SUPPLIED PASSAGE:
********
I use Gold and Black. Dan to answer your question, Thera Gold lasts the longest in my experience. Flatband


----------



## Kigolb

Hi, as I am a rookie, nose as well as the colors go.
I have understood that the black is the strongest and the best strip for hunting that the difference between silver and gold?
I have to be received 5m Dankung 5080 of the ...
thanks


----------



## Kigolb

I forgive you mean your flat strips right?
Good nose if it is the same tube that flat bands ... Power et as ..


----------



## vfabrizio

im not very strong so gold is in my favor


----------



## Portland Stumpy

Mostly gold, but occasionally black.


----------



## Dr J

If i use TB it is usually, red, green, blue because those colors are now available here at the therapist. medical latex has been my band of choice, mainly because of it's availability


----------



## romanista77

Sean said:


> Thera band gold seems to be cheap enough up here in Canada. I can get 6 ft of it shipped for less than $15. All I have to do now
> is get a rotary cutter and a decent flat edge plastic ruler and away we go.
********
PROVIDED MATERIAL:
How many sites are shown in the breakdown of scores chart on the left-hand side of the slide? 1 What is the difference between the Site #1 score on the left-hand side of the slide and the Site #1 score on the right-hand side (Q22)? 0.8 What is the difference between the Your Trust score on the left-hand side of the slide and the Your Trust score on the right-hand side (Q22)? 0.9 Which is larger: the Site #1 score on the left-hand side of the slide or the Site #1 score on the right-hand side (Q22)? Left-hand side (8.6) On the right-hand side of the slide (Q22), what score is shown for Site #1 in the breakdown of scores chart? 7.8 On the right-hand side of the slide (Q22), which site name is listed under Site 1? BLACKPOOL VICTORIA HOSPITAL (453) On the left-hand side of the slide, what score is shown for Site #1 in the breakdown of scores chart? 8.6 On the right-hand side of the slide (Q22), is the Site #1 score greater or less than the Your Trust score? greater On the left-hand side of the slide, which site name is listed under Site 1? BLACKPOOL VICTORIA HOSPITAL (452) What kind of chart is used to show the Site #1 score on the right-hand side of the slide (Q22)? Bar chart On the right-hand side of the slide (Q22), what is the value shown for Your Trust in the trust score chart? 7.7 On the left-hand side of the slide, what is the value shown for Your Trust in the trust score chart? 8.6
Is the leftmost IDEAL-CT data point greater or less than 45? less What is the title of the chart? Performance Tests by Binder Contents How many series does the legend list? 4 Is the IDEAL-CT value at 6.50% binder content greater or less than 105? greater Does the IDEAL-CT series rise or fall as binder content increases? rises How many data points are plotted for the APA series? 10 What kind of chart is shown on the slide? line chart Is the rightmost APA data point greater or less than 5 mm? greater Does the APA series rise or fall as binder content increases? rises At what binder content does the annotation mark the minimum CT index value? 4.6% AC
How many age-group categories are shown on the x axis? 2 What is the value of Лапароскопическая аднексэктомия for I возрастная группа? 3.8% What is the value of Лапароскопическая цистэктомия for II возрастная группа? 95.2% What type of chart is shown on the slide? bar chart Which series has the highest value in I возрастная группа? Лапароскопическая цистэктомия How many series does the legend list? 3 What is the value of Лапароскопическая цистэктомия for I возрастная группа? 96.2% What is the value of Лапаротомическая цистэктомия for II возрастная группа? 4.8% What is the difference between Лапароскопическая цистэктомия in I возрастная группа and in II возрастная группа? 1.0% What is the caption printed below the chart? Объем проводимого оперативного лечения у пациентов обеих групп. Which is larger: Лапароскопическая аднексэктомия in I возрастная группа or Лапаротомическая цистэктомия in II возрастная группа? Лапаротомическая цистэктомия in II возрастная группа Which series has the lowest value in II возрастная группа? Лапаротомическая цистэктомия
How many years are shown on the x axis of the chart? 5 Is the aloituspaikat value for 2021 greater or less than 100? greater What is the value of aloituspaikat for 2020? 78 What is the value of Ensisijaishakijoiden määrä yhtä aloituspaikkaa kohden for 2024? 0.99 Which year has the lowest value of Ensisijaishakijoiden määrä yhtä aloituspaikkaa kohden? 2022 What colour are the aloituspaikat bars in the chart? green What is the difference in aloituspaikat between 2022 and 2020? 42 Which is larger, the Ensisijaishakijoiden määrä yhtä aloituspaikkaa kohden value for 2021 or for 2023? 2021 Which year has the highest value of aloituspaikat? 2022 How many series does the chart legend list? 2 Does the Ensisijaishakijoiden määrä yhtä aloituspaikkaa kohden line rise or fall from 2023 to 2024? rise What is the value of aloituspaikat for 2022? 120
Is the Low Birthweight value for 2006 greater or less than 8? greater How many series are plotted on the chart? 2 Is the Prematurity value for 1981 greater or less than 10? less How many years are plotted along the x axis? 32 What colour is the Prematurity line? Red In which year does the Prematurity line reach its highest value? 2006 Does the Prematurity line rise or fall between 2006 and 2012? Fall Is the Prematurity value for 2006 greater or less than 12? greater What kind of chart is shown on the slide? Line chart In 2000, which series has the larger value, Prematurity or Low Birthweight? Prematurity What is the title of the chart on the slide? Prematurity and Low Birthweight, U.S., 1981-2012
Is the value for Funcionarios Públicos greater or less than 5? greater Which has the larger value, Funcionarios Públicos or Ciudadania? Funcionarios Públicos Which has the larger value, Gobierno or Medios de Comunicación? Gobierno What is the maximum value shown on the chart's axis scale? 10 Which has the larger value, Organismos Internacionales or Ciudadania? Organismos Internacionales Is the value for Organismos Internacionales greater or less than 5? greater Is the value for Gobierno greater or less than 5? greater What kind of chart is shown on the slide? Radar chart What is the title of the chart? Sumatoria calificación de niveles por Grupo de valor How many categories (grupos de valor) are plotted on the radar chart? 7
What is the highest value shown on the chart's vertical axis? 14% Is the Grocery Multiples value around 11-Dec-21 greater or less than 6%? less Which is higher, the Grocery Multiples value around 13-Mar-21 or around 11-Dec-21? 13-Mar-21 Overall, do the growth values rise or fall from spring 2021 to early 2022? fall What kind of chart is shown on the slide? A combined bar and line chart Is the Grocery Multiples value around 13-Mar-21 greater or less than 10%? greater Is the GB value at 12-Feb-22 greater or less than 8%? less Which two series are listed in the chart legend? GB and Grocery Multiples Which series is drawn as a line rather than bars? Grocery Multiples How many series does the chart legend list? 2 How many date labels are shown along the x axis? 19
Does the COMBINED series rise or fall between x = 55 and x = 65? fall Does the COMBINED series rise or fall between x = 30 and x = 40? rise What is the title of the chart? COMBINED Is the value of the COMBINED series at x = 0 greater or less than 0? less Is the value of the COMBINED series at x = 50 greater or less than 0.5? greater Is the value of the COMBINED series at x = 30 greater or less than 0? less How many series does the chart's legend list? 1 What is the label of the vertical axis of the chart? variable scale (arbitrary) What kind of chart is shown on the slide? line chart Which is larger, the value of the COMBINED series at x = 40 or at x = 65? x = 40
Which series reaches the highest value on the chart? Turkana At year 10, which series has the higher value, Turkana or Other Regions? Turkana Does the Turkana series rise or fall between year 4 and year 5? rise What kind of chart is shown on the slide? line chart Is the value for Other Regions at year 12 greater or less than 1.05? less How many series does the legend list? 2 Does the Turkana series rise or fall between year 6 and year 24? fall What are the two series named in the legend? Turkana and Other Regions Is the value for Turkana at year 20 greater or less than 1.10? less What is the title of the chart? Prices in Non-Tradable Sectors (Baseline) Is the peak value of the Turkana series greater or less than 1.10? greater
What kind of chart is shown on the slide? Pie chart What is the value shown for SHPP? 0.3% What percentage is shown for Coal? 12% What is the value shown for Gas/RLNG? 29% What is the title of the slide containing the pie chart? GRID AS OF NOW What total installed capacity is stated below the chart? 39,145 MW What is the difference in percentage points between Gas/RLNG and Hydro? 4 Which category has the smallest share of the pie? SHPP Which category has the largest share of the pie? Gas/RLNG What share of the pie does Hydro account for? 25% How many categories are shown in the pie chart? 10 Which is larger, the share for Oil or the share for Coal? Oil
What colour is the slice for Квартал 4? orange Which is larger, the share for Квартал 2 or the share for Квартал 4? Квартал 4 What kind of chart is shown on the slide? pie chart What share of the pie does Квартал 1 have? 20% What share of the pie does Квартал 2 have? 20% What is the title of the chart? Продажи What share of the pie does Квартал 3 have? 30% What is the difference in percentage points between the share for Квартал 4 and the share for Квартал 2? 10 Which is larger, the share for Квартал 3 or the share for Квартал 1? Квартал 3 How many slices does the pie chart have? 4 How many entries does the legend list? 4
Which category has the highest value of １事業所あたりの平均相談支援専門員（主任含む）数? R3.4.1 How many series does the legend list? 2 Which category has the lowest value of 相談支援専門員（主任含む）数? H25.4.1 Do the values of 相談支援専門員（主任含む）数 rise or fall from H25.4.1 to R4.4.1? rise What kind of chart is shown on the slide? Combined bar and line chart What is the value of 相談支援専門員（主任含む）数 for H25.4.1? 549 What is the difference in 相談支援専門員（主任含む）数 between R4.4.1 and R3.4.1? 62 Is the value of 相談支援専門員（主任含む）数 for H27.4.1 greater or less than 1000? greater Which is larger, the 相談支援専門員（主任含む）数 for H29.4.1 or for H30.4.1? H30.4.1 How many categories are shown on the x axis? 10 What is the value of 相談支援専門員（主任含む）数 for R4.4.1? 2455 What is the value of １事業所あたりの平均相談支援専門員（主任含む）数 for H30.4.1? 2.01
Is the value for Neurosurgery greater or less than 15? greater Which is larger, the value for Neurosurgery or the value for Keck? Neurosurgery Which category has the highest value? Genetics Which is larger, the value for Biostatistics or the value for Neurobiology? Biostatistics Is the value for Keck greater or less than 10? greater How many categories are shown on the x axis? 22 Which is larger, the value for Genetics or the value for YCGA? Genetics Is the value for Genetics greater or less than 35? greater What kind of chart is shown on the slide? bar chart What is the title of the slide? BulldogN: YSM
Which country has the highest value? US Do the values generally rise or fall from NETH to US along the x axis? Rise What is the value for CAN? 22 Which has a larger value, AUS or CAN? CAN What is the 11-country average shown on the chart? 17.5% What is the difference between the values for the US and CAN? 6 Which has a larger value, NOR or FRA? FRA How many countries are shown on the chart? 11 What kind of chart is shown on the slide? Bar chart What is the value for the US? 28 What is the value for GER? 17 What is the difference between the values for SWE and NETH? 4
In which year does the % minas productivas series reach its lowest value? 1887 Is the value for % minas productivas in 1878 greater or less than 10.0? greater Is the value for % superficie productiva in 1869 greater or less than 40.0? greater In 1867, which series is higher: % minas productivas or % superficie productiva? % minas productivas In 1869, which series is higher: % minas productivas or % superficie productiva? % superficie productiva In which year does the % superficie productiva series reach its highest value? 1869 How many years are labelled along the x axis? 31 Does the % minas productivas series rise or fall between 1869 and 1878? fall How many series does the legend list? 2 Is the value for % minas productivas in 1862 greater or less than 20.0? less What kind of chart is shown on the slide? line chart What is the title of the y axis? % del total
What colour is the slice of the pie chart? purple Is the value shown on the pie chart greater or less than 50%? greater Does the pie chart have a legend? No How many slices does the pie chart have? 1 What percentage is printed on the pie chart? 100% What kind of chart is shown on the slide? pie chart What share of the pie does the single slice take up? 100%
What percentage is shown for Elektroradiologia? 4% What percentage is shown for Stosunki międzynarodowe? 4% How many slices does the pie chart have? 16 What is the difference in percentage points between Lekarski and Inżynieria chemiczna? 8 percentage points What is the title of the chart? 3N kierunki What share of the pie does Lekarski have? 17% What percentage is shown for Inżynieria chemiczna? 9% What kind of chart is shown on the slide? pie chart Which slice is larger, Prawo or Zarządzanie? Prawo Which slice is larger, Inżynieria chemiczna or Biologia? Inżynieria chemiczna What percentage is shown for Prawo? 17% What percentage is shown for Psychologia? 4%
********
APPLY WHAT YOU READ:
(a) Answer these questions from the forum thread on slingshot band colors:
(i) Which Thera band color does vfabrizio favor, and why?
(ii) What has Dr J's band of choice been, and for what main reason?
(iii) In the quoted post from Sean, how much does 6 ft of Thera band gold cost shipped in Canada?
(b) Carry on the forum thread on slingshot band colors from the point where it stops.

RESULTS FOR EACH TASK:
(a)
(i) Gold, because vfabrizio is not very strong.
(ii) Medical latex, mainly because of its availability.
(iii) Less than $15.

(b)
Another Canadian here. 
Where are you getting it in Canada? I've had a hard time finding any.


----------



## danmakesshooters

a friend of mine uses silver, it's almost identical to gold and much cheaper! worth a look at


----------



## Sharpshooter II

Gold  works best for me


----------



## Aries666

First time being able to join such a topic.
Blue at the moment


----------



## Tentacle Toast

Straight gold, yo (matches my grill)


----------



## THWACK!

Personally, I favor Plaid.


----------



## oldmiser

romanista77 said:


> Sean said:
> 
> 
> 
> Thera band gold seems to be cheap enough up here in Canada. I can get 6 ft of it shipped for less than $15. All I have to do now
> is get a rotary cutter and a decent flat edge plastic ruler and away we go.
> 
> 
> 
> Another Canadian here.
> Where are you getting it in Canada? I've had a hard time finding any.
Click to expand...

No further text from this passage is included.